Sin una izquierda más activa y creativa respecto de Venezuela, la iniciativa
regional fue quedando, sin contrapesos, en manos de las derechas del
continente. En la última reunión del Foro de San Pablo en La Habana, la
secretaria ejecutiva, Mónica Valente, dijo que el vigésimocuarto encuentro
de este espacio que reúne a gran parte de las izquierdas de la región «puede
tener la misma importancia histórica de los años 90 cuando cayó el Muro de
Berlín». No se refería específicamente a Venezuela, sino al «giro a la
derecha» latinoamericano.
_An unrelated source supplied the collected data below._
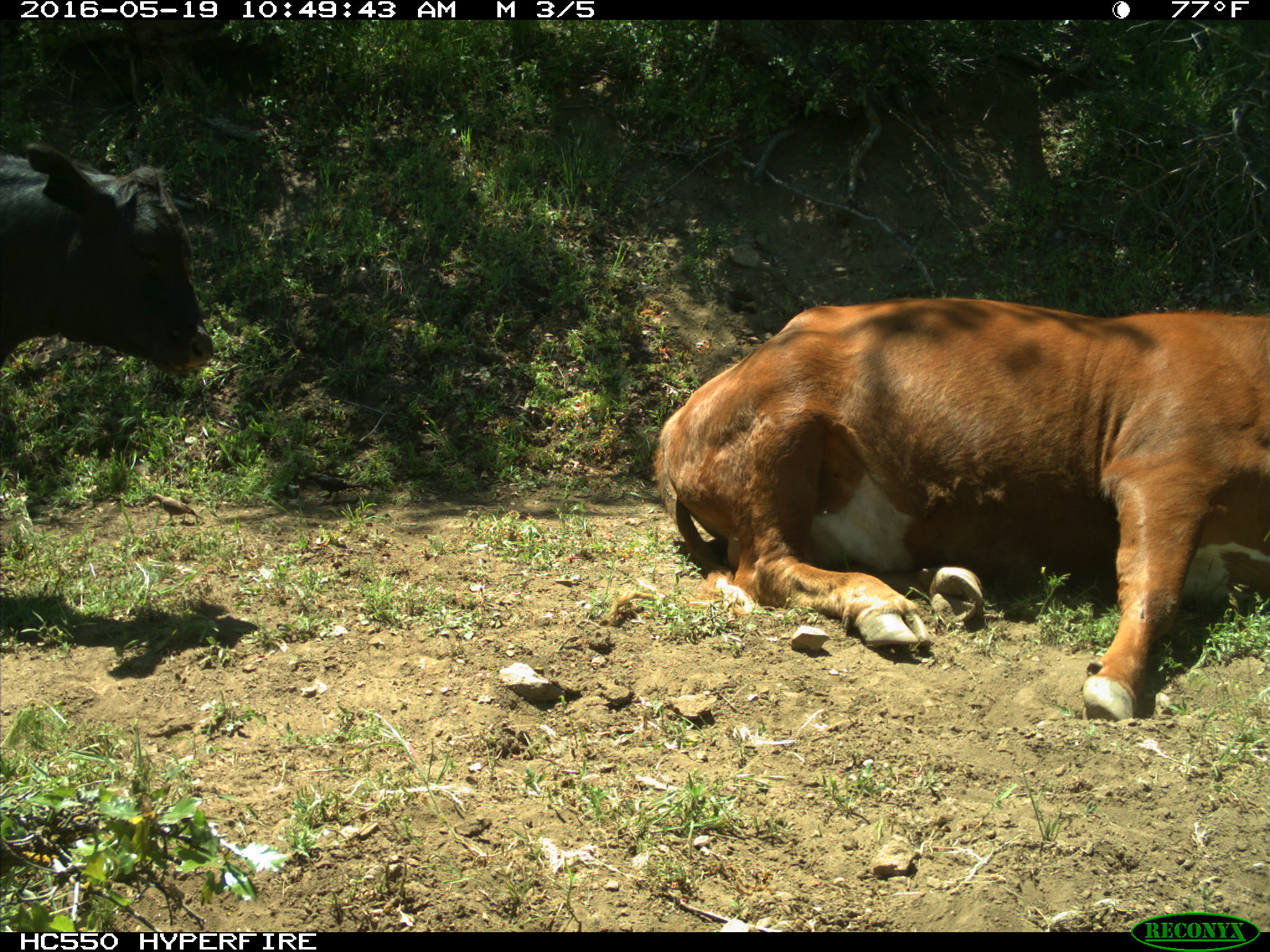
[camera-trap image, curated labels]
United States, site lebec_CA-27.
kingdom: Animalia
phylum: Chordata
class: Mammalia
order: Artiodactyla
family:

Pero si se puede hablar de un Muro de Berlín
regional, este se vincula de manera directa a la implosión de la Revolución
Bolivariana –precisamente en el primer país que se declaró socialista
después de 1989–. Por este solo hecho, el balance de esta experiencia es
indispensable para cualquier renovación política y teórica de las izquierdas
latinoamericanas. 

 

Esta es una tarea importante, aunque las victorias de Andrés Manuel López
Obrador en México y Alberto Fernández en Argentina hayan matizado la idea de
un giro a la derecha tout court en la región. 

 

* Jefe de redacción de Nueva Sociedad. Coautor, con Martín Baña, de Todo lo
que necesitás saber sobre la Revolución rusa (Paidós, 2017).